Il n’est pas possible de douter qu’au sien de notre système de justice subsiste un pluralisme de Cours souveraines matérialisé par la Cour de cassation (Art. L411-1 et L411-2 du COJ), le Conseil d’État (art. L.111-1 et L.331-1 CJA), le Tribunal des conflits (art.39 du décret du 26 octobre 1849 ; art.4 de la loi du 20 avril 1932) et le Conseil constitutionnel (Art. 62 al.2 de la Constitution de 1958). Chacune de ces Cours souveraines est titulaire d’un domaine exclusif de compétences juridictionnelles dont la source est autant constitutionnelle que légale ou jurisprudentielle. En outre, il est admis que parmi ces quatre Cours souveraines, deux d’entre-elles chapeautent un ordre juridictionnel. Il s’agit d’abord de la Cour de cassation qui est à la tête de l’organisation hiérarchique qui existe entre les différentes autorités judiciaires « civiles » (lato sensu) puis du Conseil d’État qui est à la tête des autorités judiciaires administratives qui constituent l’ordre juridictionnel administratif. C’est cette réalité qui est identifiée par la locution « dualisme des ordres juridictionnels » et qui est par ailleurs consacrée par la Constitution (Décision n°2009-595 DC du 3 décembre 2009, considérant n°3 ; décision n°89-261 DC du 28 juillet 1989 ; décision n°86-224 du 25 janvier 1987 ; décision n°80-119 DC du 22 juillet 1980). Toutefois, à la lecture de la dernière révision de la Constitution instituée par la loi constitutionnelle n°2008-724 du 23 juillet 2008 qui y insère un nouvel article 61-1 (Loi organique n° 2009-1523 du 10 décembre 2009 ; Décret n° 2010-148 du 16 février 2010 portant application de la loi organique), il y a lieu de penser qu’ont été posés (sciemment ou accidentellement) les bases d’un ordre juridictionnel atypique.

 

Ce n’est pas l’institution de la question prioritaire de constitutionnalité (QPC) qui en elle-même constitue les prémisses d’un ordre juridictionnel constitutionnel, car ce mécanisme procédural est surtout un dispositif de synergie entre les autorités judiciaires qui composent le dualisme des ordres juridictionnels et le Conseil constitutionnel.
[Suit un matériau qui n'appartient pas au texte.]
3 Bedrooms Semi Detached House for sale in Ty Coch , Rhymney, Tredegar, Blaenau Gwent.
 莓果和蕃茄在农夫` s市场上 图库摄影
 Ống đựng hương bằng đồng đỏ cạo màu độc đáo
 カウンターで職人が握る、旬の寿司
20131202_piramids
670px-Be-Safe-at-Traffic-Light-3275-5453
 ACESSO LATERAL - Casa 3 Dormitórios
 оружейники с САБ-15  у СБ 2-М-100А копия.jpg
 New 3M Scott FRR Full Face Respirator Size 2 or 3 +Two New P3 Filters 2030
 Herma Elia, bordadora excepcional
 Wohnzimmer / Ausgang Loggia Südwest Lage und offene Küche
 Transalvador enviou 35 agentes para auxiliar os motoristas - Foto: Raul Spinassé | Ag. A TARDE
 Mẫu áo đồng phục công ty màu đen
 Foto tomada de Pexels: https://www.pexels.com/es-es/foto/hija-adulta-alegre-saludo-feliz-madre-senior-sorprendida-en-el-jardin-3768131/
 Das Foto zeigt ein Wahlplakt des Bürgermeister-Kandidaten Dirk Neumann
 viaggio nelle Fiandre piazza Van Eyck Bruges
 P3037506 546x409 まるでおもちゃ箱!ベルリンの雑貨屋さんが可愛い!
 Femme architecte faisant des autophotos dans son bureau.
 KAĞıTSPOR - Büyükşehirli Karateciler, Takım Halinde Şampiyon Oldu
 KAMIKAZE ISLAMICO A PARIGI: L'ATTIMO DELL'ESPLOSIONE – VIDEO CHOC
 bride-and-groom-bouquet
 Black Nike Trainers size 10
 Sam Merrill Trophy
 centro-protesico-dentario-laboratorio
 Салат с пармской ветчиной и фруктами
En effet, de longue date le juge « civil » (depuis le 18 fructidor en V : Jean-Éric GICQUEL, « Constitution » Fasc. 10 [n°84-91] ; Juris-Classeur Administratif) et le juge administratif (loi du 24 mai 1872 et jurisprudence du CE : Cadot [1889] : Michel VERPEAUX et Maryvonne BONNARD, « Le conseil constitutionnel » p.23-24 ; La documentation française – études) refusaient de statuer sur la constitutionnalité de la loi. Le dispositif QPC instaure donc une procédure permettant aux justiciables, a posteriori et à l’occasion d’une instance devant l’une des juridictions « civiles » ou administratives, de solliciter l’inconstitutionnalité d’une loi. Indiscutablement, l’institution de la QPC a le mérite de parfaire la justiciabilité de la loi au profit exclusif de la compétence juridictionnelle du Conseil constitutionnel. En ce sens, la QPC est un alter ego de la question préjudicielle qu’elle soit faite au profit d’une juridiction de l’ordre juridictionnel « civil » ou au profit de l’ordre juridictionnel administratif. Elle est logiquement prioritaire sur la question préjudicielle interne parce qu’elle est relative à la loi qui porte la trame du litige (Décision n°2009-595 DC du 3 décembre 2009, considérant n°14). En revanche, le caractère prioritaire a été aménagé face à la question préjudicielle externe, c'est-à-dire celle faite au profit de la CJUE (Décision de la CJUE en date du 22 juin 2010 ; Cass. Ass. Plén. du 29 juin 2010 [n°10-40.002]), mais essentielle est que l’effectivité de la QPC n’est pas mise à mal.

 

À l’instar de la pesanteur de l’efficacité recherchée pour la question préjudicielle relative au droit communautaire (uniformisation de l’interprétation du droit communautaire), la QPC pourvoit à l’efficacité et à l’uniformité de l’apurement des dispositions législatives qui portent atteinte aux droits et libertés que la Constitution garantit. La loi est le principal matériau des autorités judiciaires qui composent le dualisme des ordres juridictionnels. L’uniformité de l’interprétation de ce matériau est soumise aux Cours souveraines de chacun des ordres juridictionnels. En pratique, nonobstant les articles 4 et 5 du Code civil, la jurisprudence de ces Cours souveraines (Cour de cassation et Conseil d’État) est le « guide-âme » des juridictions inférieures. Cela étant, quelle position doit être attribuée à la juridiction qui, quoique indirectement, détient le pouvoir juridictionnel d’invalider les interprétations faites par les hautes juridictions régulatrices ?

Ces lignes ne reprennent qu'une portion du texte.